Source text
The July budget package reduced $1.6 billion in 2008–09 Proposition 98 funding through a reversion (“sweep”) of undistributed categorical program balances. The package provided funding in 2009–10 to backfill $1.5 billion of these cuts and provided for a per-average daily attendance reduction to be applied to apportionments for revenue limits, charter school general purpose entitlements, and, if necessary, categorical programs. These transactions will be for the most part “transparent” at the local level; they will be implemented by accounting adjustments at the state level.

Categorical Flexibility

The February budget package authorizes local educational agencies (LEAs) to use funds from about 40 categorical programs “for any educational purpose” for a five-year period ending June 30, 2013. Nineteen General Fund programs, plus all programs funded from the tobacco tax and other special funds, plus federal funds, are excluded from this flexibility provision. While the underlying statutes for programs affected by the flexibility provision remain in place, the language states that LEAs using the flexibility provision “shall be deemed to be in compliance with the program and funding requirements contained in statutory, regulatory, and provisional language.” Attachment 2 provides a list of programs affected by the flexibility provisions.

The February legislation, as amended in July requires LEA governing boards, as a condition of receiving funds, at a regularly scheduled open hearing, to take testimony, discuss, approve or disapprove the proposed use of funds, and make explicit the use of funds from each of the items affected by the flexibility provisions.

Stated problem 1
Swap "capture device" for "camera" in the records, from the first line up to and including the line with "5.09 meters", and give those lines again with nothing else changed.

Exercise inputs
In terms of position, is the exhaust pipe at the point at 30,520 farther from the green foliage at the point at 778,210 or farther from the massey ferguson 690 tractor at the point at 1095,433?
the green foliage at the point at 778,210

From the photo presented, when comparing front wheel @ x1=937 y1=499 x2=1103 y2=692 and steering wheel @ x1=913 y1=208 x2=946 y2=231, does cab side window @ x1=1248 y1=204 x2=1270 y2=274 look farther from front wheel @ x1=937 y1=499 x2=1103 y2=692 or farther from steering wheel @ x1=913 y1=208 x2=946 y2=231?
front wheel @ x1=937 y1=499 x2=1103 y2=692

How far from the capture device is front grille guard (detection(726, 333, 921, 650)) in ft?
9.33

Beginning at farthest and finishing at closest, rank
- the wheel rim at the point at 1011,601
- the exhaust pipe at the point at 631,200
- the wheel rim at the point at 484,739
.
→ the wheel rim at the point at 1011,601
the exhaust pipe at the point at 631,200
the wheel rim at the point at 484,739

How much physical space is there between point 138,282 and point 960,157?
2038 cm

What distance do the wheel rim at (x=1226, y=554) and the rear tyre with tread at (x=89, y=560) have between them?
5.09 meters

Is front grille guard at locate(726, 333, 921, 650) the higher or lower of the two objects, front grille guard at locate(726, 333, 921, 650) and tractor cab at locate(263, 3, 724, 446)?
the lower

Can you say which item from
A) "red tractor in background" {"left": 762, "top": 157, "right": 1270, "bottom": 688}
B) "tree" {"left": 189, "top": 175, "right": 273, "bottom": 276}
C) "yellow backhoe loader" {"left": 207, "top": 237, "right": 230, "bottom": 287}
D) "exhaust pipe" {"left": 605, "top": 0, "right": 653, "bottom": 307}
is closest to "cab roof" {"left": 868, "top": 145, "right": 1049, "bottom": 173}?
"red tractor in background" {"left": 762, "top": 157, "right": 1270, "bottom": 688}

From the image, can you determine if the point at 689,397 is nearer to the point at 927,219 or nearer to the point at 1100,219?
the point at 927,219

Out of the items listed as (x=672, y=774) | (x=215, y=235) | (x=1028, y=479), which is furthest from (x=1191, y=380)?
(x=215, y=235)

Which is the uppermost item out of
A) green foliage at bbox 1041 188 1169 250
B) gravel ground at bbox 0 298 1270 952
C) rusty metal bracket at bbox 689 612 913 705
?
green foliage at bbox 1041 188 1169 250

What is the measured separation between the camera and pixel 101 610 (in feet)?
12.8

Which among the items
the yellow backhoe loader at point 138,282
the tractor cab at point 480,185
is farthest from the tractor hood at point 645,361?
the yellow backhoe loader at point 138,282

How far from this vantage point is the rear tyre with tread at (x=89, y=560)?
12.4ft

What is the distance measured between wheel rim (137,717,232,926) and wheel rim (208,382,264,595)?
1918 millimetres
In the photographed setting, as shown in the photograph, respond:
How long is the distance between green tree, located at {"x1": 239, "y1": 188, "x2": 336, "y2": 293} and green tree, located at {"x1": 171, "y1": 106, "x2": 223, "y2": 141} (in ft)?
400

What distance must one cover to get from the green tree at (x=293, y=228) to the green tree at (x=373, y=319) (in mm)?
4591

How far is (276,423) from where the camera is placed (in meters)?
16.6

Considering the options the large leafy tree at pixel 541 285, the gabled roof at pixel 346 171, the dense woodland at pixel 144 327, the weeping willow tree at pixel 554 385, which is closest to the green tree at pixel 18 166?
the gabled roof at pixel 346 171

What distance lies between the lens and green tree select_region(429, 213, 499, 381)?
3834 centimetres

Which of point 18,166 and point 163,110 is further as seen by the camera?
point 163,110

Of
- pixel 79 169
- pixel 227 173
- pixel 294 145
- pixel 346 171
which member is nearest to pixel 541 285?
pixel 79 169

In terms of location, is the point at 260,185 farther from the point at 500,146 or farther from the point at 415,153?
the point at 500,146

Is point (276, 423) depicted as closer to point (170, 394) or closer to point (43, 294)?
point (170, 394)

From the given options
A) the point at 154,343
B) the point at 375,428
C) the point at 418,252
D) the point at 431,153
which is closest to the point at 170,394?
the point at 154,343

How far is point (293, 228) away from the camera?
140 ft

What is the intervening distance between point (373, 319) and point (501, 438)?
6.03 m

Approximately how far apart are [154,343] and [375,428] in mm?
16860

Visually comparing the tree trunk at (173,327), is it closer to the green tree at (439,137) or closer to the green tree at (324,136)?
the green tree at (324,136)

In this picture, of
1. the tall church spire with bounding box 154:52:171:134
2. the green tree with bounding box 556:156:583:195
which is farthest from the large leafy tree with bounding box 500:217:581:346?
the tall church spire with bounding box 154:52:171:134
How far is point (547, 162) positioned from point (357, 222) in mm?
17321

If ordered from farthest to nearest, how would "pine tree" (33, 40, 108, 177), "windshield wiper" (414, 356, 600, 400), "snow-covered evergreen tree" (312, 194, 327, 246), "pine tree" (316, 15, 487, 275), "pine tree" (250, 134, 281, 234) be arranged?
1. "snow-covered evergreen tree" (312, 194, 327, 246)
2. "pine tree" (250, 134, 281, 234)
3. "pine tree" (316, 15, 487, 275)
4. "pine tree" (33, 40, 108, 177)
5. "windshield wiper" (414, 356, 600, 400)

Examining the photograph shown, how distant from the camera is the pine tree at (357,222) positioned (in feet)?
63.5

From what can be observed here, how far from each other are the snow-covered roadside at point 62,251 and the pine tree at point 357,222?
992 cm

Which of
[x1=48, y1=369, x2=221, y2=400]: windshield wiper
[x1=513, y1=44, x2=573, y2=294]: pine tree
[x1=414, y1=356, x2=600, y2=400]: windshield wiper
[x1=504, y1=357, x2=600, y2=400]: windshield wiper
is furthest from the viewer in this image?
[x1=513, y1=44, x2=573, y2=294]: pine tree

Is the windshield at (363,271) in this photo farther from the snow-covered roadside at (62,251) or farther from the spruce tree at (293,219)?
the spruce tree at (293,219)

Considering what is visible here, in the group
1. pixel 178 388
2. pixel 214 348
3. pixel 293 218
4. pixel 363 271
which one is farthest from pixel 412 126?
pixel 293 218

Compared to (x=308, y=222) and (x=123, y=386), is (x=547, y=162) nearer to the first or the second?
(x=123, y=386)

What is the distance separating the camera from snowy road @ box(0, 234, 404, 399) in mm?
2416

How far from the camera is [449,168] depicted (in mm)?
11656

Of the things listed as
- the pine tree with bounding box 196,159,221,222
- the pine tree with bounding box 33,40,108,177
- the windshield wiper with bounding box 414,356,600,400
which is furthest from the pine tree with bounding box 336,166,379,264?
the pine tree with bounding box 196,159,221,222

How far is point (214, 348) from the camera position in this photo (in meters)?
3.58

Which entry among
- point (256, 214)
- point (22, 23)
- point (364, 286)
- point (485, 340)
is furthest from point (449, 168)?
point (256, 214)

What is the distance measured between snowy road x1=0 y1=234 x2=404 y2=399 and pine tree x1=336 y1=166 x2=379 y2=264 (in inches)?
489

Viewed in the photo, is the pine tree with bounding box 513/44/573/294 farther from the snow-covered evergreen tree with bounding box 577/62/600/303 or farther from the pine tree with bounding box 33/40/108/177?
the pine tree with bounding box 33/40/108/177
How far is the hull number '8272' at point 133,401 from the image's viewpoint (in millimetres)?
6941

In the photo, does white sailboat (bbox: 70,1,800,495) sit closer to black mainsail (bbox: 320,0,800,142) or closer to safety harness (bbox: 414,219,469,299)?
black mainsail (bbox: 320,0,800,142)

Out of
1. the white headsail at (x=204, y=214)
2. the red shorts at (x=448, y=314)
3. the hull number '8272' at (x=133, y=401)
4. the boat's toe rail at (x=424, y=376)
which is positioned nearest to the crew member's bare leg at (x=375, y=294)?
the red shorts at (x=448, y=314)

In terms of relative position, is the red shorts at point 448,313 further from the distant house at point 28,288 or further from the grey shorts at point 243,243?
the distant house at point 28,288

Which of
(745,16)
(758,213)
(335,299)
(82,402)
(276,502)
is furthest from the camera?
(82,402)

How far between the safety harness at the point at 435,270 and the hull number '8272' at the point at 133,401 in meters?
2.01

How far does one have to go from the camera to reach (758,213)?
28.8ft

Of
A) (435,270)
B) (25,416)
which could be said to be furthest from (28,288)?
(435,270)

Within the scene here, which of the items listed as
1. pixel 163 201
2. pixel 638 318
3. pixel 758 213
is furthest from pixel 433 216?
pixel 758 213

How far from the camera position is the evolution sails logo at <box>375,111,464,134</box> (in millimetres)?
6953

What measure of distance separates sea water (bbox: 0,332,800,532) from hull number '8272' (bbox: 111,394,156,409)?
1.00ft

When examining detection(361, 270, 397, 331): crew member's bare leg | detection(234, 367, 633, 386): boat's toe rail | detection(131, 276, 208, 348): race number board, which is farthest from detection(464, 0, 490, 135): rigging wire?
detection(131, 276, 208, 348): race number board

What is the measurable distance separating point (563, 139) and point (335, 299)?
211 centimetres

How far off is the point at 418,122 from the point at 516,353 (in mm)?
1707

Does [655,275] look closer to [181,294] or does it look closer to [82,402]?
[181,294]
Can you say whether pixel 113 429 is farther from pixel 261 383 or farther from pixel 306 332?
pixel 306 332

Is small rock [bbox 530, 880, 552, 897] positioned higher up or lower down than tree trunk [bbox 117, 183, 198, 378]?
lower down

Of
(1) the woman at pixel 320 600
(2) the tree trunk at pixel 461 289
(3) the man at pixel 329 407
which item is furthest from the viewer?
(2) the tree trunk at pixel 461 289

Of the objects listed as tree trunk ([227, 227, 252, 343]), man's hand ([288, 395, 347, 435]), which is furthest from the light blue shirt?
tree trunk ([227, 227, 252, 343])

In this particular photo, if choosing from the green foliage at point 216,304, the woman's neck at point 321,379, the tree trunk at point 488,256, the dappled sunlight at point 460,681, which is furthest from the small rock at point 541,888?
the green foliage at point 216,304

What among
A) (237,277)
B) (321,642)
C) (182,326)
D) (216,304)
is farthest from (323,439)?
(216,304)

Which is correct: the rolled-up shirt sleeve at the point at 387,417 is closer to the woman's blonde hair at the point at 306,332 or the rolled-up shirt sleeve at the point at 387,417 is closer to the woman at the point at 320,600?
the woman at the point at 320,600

Stated problem 2
Carry on the passage on the school budget package from where it stops.

Task output 1
In terms of position, is the exhaust pipe at the point at 30,520 farther from the green foliage at the point at 778,210 or farther from the massey ferguson 690 tractor at the point at 1095,433?
the green foliage at the point at 778,210

From the photo presented, when comparing front wheel @ x1=937 y1=499 x2=1103 y2=692 and steering wheel @ x1=913 y1=208 x2=946 y2=231, does cab side window @ x1=1248 y1=204 x2=1270 y2=274 look farther from front wheel @ x1=937 y1=499 x2=1103 y2=692 or farther from steering wheel @ x1=913 y1=208 x2=946 y2=231?
front wheel @ x1=937 y1=499 x2=1103 y2=692

How far from the camera is front grille guard (detection(726, 333, 921, 650)) in ft?
9.33

Beginning at farthest and finishing at closest, rank
- the wheel rim at the point at 1011,601
- the exhaust pipe at the point at 631,200
- the wheel rim at the point at 484,739
.
→ the wheel rim at the point at 1011,601
the exhaust pipe at the point at 631,200
the wheel rim at the point at 484,739

How much physical space is there between point 138,282 and point 960,157?
2038 cm

What distance do the wheel rim at (x=1226, y=554) and the rear tyre with tread at (x=89, y=560) have between them?
5.09 meters

Task output 2
The February legislation provides that funding in the five-year period for affected programs shall be allocated based on 2008–09 LEA funding levels rather than the factors used in the existing formulas (for example, funds for a program currently allocated based on enrollment will instead be allocated based on 2008–09 funding levels). The July amendments provide for a base year of 2007–08 instead of 2008–09 for the following programs: Supplemental Instruction, Regional Occupational Centers and Programs, Adult Education, Community Day Schools, Reader Services for Blind Teachers, Cal-SAFE, Ninth Grade CSR, and the Advanced Placement Fee Waiver Program. The July amendments also prohibit districts that receive funding on behalf of a charter school pursuant to EC sections 47634.1 and 47651 from redirecting funds for another purpose unless otherwise authorized in law, or pursuant to an agreement between the charter school and the chartering authority.

LEAs are required to use the Standardized Account Code Structure to report expenditures of funds pursuant to categorical flexibility using the appropriate function codes to indicate the activities for which the funds are expended and the State Superintendent of Public Instruction is required to report this information to the Legislature (due February 2010).

Use of Year-end Balances

The February budget package also allows LEAs to use restricted account balances as of June 30, 2008, with certain exceptions, for any educational purpose in 2008–09 and 2009–10. It is important to note that: (1) the July amendments made some changes in the specific programs affected by this provision and (2) reserves committed for bond funds, sinking funds, and federal funds are not available for this flexibility. Attachment 2 identifies Budget Act items that are affected by this provision, as amended in July.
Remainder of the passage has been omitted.